> What to work on:
Look for the word "frames" in the material below. Copy each line that has it.

> Records for this task:
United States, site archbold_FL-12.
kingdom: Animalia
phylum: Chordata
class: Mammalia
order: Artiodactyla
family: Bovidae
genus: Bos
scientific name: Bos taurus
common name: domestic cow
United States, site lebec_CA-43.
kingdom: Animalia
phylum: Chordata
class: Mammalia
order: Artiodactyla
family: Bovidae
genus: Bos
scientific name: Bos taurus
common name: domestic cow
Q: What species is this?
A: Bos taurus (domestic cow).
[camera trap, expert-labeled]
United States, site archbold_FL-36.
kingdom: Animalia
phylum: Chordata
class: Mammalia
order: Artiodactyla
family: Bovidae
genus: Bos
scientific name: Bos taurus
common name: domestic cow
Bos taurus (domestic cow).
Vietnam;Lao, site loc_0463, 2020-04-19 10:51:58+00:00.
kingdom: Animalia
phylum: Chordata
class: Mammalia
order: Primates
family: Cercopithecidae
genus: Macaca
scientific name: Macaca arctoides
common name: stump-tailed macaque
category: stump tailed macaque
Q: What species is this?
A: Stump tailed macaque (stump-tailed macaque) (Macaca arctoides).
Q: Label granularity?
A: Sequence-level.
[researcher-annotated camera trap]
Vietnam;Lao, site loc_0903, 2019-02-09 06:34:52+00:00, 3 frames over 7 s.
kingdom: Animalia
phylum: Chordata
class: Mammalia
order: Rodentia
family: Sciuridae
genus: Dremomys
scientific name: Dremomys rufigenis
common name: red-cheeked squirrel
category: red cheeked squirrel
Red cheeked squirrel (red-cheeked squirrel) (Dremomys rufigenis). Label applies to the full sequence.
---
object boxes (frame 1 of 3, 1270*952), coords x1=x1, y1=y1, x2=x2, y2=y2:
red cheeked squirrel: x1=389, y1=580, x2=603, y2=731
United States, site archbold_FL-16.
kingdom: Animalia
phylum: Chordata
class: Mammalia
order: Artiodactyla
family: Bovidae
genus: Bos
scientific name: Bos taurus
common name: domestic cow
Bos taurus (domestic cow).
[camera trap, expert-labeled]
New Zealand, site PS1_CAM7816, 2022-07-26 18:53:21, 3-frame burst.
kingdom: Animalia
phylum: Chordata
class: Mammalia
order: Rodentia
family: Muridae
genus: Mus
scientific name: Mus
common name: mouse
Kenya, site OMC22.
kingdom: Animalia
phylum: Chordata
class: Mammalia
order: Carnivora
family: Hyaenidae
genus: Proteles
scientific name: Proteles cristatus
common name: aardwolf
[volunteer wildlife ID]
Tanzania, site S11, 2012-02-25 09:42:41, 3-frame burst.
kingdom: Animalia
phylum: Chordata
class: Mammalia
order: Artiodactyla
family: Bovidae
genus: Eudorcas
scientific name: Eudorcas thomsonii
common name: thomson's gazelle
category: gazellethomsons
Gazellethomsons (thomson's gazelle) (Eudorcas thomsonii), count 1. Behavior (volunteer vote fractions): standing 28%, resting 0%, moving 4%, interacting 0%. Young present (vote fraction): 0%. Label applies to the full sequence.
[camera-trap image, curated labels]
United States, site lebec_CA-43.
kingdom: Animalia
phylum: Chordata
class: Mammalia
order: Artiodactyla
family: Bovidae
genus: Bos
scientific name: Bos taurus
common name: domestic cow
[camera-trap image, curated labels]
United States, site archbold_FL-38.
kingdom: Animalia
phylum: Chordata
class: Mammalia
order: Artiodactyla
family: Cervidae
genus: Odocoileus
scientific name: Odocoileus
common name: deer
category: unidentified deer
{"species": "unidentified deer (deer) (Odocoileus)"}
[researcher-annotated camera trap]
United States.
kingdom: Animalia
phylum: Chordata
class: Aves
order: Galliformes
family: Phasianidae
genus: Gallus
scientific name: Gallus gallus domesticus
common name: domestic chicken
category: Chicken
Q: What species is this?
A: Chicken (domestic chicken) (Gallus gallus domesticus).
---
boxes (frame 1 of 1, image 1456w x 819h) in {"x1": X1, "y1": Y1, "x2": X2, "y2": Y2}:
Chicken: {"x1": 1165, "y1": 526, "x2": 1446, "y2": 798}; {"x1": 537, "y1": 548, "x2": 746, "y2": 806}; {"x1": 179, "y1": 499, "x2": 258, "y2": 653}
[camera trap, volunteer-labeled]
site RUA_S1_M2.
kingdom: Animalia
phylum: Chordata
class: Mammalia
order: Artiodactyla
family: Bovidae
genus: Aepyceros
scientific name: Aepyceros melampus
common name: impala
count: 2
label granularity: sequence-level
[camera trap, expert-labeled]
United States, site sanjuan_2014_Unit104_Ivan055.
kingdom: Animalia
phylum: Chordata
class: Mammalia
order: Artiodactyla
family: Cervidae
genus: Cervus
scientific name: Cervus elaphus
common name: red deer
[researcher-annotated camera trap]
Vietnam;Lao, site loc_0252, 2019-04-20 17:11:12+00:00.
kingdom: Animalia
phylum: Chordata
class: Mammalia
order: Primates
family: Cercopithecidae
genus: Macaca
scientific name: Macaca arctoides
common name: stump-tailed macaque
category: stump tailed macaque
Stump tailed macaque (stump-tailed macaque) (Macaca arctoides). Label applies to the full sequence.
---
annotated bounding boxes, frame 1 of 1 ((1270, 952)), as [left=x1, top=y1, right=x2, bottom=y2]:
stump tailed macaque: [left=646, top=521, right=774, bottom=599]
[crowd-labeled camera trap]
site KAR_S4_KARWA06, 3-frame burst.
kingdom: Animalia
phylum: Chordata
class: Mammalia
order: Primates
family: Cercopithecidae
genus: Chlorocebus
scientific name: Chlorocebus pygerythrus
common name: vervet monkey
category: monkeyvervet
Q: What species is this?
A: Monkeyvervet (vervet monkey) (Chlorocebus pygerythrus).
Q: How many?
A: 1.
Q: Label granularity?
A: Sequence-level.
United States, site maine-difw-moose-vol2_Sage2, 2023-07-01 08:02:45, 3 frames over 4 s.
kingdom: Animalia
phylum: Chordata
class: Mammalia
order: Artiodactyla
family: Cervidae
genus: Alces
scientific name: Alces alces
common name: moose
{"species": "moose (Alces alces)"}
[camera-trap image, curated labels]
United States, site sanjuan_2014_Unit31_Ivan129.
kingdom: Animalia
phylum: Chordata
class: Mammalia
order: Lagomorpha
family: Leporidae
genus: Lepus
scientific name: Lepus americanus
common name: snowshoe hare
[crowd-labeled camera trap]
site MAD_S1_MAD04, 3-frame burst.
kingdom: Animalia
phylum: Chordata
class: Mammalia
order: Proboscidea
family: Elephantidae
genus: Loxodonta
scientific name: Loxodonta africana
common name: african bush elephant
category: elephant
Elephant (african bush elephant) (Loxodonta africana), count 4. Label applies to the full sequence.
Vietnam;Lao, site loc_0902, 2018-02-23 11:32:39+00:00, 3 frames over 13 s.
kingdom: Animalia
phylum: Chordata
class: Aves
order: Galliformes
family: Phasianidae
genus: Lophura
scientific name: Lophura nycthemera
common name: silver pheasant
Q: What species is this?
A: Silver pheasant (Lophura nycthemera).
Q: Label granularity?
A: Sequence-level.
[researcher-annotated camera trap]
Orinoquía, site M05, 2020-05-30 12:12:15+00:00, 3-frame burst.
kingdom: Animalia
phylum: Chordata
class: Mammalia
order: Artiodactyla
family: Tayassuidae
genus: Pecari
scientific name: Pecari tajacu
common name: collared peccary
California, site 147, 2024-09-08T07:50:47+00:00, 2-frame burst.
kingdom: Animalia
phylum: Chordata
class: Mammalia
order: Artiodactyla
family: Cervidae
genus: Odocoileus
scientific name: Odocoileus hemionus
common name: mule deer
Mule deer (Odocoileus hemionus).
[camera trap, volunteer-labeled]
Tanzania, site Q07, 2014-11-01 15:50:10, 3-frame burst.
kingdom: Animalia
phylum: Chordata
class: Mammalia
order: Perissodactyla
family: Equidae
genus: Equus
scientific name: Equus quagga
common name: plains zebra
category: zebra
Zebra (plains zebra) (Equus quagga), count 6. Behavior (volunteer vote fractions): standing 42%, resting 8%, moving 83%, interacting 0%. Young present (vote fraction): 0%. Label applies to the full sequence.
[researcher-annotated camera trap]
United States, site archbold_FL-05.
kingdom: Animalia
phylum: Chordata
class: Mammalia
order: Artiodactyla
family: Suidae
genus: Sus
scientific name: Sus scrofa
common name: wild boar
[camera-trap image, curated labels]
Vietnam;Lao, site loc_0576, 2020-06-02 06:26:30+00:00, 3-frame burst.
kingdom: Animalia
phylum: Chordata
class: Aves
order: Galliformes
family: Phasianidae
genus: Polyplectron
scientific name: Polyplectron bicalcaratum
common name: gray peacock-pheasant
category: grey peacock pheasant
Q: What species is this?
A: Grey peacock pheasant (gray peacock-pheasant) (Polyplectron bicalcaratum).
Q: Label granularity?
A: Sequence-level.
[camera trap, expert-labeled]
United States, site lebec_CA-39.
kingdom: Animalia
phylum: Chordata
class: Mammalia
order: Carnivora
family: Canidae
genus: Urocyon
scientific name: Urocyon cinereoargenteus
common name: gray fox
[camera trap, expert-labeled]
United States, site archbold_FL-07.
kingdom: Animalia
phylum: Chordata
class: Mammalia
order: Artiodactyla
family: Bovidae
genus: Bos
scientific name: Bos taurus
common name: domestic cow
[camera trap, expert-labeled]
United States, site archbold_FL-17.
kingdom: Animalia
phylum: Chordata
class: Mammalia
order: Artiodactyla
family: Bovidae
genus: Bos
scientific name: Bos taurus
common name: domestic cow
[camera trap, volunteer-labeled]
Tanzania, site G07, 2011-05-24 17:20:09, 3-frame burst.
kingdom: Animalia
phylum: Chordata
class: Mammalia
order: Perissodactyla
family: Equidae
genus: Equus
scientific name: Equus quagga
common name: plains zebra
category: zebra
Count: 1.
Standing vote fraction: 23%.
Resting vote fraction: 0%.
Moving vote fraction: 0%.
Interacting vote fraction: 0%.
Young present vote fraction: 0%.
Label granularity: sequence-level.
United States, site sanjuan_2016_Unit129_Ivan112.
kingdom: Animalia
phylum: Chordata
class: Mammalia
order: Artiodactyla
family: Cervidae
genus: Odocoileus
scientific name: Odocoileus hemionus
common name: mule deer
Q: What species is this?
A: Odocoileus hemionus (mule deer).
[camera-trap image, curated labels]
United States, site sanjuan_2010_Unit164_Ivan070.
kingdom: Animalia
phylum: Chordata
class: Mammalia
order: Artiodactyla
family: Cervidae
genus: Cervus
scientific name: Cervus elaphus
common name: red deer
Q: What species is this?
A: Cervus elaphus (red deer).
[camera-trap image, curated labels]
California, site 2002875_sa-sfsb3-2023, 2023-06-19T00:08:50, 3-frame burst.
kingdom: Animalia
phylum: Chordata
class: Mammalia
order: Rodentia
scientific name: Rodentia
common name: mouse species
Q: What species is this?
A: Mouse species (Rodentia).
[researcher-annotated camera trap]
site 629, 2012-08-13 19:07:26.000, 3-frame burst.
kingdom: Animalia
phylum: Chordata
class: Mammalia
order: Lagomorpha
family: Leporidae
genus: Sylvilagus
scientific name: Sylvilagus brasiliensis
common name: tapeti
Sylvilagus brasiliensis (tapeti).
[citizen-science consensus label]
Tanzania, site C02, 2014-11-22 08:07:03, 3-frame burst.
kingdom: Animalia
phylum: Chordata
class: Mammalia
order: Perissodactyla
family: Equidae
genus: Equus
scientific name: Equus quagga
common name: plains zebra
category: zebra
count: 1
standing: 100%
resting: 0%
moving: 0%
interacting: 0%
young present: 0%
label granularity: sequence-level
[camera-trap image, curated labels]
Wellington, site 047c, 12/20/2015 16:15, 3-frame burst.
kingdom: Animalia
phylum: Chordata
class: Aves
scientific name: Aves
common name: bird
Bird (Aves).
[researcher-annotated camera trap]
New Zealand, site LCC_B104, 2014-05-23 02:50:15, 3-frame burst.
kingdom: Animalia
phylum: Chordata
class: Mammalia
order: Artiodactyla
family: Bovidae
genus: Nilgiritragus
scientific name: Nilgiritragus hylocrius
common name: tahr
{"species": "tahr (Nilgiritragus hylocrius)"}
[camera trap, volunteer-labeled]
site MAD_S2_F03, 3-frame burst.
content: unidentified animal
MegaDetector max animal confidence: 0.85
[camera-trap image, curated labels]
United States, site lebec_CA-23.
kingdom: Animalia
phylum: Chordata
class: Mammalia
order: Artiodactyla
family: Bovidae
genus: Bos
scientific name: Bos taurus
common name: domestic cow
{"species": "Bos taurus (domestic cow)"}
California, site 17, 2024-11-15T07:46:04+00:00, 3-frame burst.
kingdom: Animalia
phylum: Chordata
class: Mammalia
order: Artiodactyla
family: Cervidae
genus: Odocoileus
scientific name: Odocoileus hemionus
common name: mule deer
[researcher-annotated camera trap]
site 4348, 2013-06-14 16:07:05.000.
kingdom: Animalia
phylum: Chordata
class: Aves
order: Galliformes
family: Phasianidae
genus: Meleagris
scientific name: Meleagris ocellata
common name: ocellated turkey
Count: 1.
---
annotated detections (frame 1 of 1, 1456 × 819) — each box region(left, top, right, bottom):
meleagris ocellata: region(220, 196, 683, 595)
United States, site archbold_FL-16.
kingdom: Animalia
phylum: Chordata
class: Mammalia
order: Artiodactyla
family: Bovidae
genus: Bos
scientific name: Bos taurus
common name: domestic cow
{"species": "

> Output of the task:
Vietnam;Lao, site loc_0903, 2019-02-09 06:34:52+00:00, 3 frames over 7 s.
United States, site maine-difw-moose-vol2_Sage2, 2023-07-01 08:02:45, 3 frames over 4 s.
Vietnam;Lao, site loc_0902, 2018-02-23 11:32:39+00:00, 3 frames over 13 s.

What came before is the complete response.